Top of READING PASSAGE
Judith slept far into the morning the sound, deep sleep of exhaustion; that sleep of the heavy-hearted from which, almost by an effort of will, the dreams are banished. ~Amy Levy (1861–1889), Reuben Sachs: A Sketch, 1888


And is thy soul so wrapt in sleep?
Thy senses, thy affections, fled?
No play of fancy thine, to keep
Oblivion from that grave, thy bed?
Then art thou but the breathing dead...
~George Crabbe (1754–1832), "The World of Dreams"


INSOMNIA... Lie perfectly still and count 287,643 in a slow, methodical manner. By the time you have finished counting it will be daylight, and you will be surprised to notice how quickly the night has passed. ~Noah Lott (George V. Hobart), The Silly Syclopedia, 1905


I fell into a refreshing, thirty-seven-minute night's sleep. ~Clifton Fadiman, "I Shook Hands with Shakespeare," Any Number Can Play, 1957  [Been there, done that! –tg]


...his head drowsing upon his pillow he fell asleep, hushed by remembrances. ~George Moore, The Brook Kerith: A Syrian Story, 1916


Does anyone else ever wake up in the morning, move from the bed to the couch, and then immediately take a nap? Or is that just me? ~Keith Wynn, 2020  [written during the COVID-19 stay-at-home —tg]


Finish each day before you begin the next, and interpose a solid wall of sleep between two. ~Ralph Waldo Emerson


Sometimes I sit up late with my thoughts, reluctant to fall asleep and leave my thoughts alone by themselves. ~Robert Brault, rbrault.blogspot.com


The phantom comes and lays upon his lids
A spell that murders sleep...
Bottom of READING PASSAGE
Top of SUPPLIED RECORDS
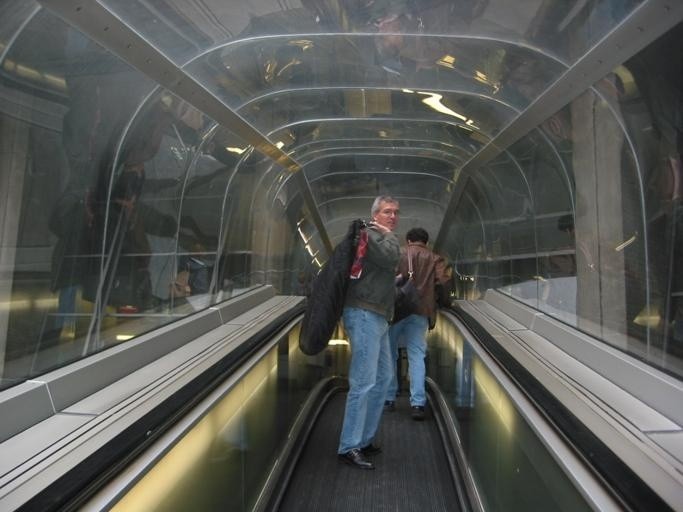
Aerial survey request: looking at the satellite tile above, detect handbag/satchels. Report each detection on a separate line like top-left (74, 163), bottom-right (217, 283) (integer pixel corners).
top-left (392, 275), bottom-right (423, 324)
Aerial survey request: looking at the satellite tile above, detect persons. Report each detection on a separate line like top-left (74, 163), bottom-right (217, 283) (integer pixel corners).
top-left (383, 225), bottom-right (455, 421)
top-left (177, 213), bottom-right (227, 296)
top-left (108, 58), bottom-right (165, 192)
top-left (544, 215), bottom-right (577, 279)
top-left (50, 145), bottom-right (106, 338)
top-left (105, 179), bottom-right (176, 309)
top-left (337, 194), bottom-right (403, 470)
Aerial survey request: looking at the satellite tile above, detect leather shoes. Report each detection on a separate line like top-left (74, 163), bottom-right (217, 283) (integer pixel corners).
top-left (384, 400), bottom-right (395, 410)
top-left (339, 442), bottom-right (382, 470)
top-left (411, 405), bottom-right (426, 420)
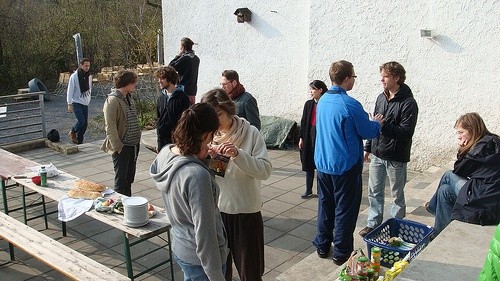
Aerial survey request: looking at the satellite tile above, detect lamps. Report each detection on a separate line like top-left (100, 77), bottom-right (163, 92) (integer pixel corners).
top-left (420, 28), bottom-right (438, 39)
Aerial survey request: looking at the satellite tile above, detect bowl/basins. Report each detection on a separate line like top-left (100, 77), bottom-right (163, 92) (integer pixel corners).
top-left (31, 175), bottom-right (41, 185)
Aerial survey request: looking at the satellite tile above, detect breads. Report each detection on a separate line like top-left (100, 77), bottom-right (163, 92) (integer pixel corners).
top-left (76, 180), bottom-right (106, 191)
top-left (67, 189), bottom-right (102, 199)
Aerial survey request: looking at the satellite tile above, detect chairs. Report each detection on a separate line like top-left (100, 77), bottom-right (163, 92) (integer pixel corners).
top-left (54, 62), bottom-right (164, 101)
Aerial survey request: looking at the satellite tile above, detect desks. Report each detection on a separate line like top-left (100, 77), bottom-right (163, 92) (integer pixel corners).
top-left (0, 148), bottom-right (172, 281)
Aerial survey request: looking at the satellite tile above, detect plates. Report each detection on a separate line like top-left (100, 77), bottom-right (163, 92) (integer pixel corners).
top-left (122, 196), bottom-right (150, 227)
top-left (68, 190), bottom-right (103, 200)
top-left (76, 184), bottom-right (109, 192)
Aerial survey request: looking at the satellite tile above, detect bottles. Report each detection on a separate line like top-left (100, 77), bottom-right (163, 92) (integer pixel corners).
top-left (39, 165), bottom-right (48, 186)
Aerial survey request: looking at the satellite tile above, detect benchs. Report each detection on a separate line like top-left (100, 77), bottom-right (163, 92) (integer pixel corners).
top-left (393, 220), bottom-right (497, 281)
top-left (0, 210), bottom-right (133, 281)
Bottom of SUPPLIED RECORDS
Top of SUPPLIED RECORDS
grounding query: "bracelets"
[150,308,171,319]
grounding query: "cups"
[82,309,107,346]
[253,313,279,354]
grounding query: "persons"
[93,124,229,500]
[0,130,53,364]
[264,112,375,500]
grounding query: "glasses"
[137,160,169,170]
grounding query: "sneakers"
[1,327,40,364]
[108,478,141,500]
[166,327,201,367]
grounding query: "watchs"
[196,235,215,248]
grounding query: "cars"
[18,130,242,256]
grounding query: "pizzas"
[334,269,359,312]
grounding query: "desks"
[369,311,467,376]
Bottom of SUPPLIED RECORDS
● REQUIRED TASKS
A. In the collection of sleep quotations, how long was the night's sleep described in the Clifton Fadiman line?
B. Write the next lines of the collection of sleep quotations, picking up after "A spell that murders sleep..."
The records have nothing to do with the collection of sleep quotations.

● TASK ANSWERS
A. Thirty-seven minutes.

B.
~Nathaniel Parker Willis, from 'What is ambition?' poem, 1830


Somehow, I do not dread being alone to-night, and I can go to sleep without fear... Oh, the terrible struggle that I have had against sleep so often of late; the pain of sleeplessness, or the pain of the fear of sleep, with such unknown horrors as it has for me! How blessed are some people, whose lives have no fears, no dreads; to whom sleep is a blessing that comes nightly, and brings nothing but sweet dreams... I feel sleep coming already. Good-night, everybody. ~Bram Stoker, Dracula, 1897


The bed is nature's repair shop. ~Hasselbarth advertisement for the Paradise Bed Spring, 1911


Some people are satisfied with five or six hours' sleep, but the adult body requires at least eight hours, to repair the wear and tear of the other sixteen. ~N. E. Yorke-Davies, One Thousand Medical Maxims and Surgical Hints, 1883


Ten hours of drowsiness are plenty,
For any man, in four and twenty.
~James Montgomery (1771–1854), "The Pleasures of Imprisonment: In Two Epistles to a Friend"


Sleepless questions
In the small hours:
Have I done right?
Why did I act
Just as I did?
Over and over again
The same steps,
The same words:
Never the answer.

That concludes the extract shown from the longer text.